Field Induced Multiple Reentrant Quantum Phase Transitions in Randomly Dimerized Antiferromagnetic S=1/2 Heisenberg Chains

TL;DR

This paper investigates multiple reentrant quantum phase transitions in randomly dimerized S=1/2 Heisenberg chains under magnetic fields, revealing how randomness and interchain coupling induce complex magnetic phases and magnetization plateaus.

Contribution

It introduces a detailed analysis of reentrant quantum phase transitions caused by randomness and interchain interactions in dimerized Heisenberg chains, using advanced numerical methods.

Findings

Reentrant antiferromagnetic phases occur between disordered plateau phases.

Randomness induces magnetization plateaus at various values.

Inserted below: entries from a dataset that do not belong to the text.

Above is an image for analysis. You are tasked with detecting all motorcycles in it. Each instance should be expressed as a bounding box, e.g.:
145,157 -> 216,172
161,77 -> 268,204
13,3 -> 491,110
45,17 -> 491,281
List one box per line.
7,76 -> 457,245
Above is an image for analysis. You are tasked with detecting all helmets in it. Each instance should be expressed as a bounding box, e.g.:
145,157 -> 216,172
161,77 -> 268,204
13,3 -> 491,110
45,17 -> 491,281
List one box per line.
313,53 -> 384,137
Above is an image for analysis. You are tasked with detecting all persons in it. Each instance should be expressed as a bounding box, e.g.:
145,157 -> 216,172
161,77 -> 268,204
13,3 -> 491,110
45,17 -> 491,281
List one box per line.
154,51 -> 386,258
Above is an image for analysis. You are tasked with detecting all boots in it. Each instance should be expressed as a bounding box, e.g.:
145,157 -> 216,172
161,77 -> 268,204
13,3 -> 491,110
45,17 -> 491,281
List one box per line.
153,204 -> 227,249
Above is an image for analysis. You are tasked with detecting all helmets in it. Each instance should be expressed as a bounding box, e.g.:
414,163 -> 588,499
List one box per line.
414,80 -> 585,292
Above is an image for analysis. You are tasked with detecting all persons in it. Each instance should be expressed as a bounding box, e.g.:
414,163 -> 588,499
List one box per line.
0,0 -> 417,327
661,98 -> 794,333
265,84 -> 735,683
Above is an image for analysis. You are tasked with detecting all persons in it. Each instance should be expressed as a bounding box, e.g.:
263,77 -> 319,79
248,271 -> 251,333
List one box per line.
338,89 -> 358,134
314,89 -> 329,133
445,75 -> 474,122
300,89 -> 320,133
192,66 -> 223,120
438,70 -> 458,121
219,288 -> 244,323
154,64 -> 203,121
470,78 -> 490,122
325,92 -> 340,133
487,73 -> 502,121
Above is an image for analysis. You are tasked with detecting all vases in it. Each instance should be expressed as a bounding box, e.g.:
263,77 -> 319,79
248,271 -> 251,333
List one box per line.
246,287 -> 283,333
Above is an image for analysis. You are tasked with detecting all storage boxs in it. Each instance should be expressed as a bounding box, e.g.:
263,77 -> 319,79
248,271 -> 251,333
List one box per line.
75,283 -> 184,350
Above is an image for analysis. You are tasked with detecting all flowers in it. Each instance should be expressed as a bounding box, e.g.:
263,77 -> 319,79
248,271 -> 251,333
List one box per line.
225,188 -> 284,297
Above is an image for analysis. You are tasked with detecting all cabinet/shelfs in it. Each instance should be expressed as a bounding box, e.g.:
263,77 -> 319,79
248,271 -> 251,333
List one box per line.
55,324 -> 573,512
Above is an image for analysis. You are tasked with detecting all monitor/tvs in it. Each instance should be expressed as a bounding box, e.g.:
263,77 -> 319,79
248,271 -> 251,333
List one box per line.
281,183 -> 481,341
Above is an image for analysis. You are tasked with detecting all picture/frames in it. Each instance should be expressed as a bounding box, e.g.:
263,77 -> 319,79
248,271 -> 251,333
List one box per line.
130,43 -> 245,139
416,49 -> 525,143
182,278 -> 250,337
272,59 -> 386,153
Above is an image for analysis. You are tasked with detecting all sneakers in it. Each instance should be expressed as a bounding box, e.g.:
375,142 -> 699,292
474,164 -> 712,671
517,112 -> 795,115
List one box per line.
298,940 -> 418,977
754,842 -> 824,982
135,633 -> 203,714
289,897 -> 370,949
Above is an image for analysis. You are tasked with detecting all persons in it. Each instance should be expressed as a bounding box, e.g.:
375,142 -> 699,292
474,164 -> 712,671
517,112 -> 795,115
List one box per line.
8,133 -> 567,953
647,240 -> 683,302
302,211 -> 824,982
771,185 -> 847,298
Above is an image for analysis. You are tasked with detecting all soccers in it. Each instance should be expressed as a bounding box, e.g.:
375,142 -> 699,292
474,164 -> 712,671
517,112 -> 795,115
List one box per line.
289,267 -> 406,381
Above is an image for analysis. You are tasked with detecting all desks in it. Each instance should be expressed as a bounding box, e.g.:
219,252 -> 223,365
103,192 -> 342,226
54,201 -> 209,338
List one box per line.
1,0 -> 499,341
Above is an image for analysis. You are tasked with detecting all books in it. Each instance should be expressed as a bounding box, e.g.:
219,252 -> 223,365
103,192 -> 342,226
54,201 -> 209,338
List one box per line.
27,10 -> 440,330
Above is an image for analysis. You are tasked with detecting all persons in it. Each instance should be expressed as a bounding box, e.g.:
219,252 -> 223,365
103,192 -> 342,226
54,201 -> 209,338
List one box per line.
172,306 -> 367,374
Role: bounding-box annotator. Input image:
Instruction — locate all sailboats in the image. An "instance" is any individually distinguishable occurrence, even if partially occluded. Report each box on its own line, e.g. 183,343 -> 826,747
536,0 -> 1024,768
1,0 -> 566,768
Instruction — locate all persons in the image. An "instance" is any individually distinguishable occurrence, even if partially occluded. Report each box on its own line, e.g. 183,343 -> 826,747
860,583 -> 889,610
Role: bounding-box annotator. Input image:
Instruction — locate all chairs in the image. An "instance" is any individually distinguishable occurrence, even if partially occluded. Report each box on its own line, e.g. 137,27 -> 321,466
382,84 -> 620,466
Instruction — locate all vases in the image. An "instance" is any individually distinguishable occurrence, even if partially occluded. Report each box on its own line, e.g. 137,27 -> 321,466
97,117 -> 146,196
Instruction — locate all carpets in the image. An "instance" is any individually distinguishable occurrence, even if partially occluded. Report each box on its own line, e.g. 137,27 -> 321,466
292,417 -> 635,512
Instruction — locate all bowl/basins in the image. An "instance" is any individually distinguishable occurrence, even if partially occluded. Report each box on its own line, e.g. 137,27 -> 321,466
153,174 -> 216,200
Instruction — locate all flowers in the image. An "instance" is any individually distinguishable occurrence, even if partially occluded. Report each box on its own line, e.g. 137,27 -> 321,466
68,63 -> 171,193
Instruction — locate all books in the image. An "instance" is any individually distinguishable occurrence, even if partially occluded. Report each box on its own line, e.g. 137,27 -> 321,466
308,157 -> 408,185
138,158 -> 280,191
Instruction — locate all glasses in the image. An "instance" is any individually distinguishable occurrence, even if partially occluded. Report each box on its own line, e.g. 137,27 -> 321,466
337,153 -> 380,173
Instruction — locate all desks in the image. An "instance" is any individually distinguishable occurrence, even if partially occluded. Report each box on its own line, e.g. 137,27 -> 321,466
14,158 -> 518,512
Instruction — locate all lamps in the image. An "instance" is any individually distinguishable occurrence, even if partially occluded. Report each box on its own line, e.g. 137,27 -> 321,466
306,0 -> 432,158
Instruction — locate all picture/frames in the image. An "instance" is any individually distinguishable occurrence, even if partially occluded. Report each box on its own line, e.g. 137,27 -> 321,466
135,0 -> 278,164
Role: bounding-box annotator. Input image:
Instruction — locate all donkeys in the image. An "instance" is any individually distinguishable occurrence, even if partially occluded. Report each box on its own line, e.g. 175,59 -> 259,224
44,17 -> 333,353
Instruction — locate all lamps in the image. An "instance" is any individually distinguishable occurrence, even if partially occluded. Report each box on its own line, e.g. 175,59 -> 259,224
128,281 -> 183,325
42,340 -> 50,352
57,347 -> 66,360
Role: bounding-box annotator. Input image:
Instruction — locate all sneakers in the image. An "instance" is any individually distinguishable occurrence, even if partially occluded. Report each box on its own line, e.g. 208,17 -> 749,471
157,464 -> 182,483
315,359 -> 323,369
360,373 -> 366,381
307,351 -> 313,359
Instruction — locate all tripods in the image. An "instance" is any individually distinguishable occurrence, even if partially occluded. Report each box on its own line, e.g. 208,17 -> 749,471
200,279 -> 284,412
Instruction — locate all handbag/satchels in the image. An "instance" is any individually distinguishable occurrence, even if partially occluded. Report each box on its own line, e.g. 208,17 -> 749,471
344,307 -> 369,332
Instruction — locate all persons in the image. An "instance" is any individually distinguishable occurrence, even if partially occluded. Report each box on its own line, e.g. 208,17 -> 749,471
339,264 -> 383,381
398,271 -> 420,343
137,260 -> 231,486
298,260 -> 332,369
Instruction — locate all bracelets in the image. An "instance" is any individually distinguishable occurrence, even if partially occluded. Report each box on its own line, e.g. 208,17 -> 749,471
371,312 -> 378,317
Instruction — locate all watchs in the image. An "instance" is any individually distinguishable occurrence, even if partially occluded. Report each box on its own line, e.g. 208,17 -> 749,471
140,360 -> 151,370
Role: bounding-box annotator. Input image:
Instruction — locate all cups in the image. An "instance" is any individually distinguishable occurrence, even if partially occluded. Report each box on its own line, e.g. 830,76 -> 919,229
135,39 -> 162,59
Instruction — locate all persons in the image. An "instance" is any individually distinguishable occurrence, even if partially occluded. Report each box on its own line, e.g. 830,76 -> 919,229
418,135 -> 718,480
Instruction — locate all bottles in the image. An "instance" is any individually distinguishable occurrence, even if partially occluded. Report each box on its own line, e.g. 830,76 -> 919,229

Antiferromagnetism can be induced by infinitesimal interchain coupling at small jumps.

Abstract

The multiple reentrant quantum phase transitions in the $S=1/2$ antiferromagnetic Heisenberg chains with random bond alternation in the magnetic field are investigated by the density matrix renormalization group method combined with the interchain mean field approximation. It is assumed that the odd-th bond is antiferromagnetic with strength $J$ and even-th bond can take the values ${\JS}$ and ${\JW}$ $ ({\JS} > J > {\JW} > 0)$ randomly with probability $p$ and $1-p$, respectively. The pure version ($p=0$ and $p=1$) of this model has a spin gap but exhibits a field induced antiferromagnetism in the presence of interchain coupling if Zeeman energy due to the magnetic field exceeds the spin gap. For $0 < p < 1$, the antiferromagnetism is induced by randomness at small field region where the ground state is disordered due to the spin gap in the pure case. At the same time, this model exhibits randomness induced plateaus at several values of magnetization. The antiferromagnetism is destroyed on the plateaus. As a consequence, we find a series of reentrant quantum phase transitions between the transverse antiferromagnetic phases and disordered plateau phases with the increase of the magnetic field for moderate strength of interchain coupling. Above the main plateaus, the magnetization curve consists of a series of small plateaus and the jumps between them, It is also found that the antiferromagnetism is induced by infinitesimal interchain coupling at the jumps between the small plateaus. We conclude that this antiferromagnetism is supported by the mixing of low lying excited states by the staggered interchain mean field even though the spin correlation function is short ranged in the ground state of each chain.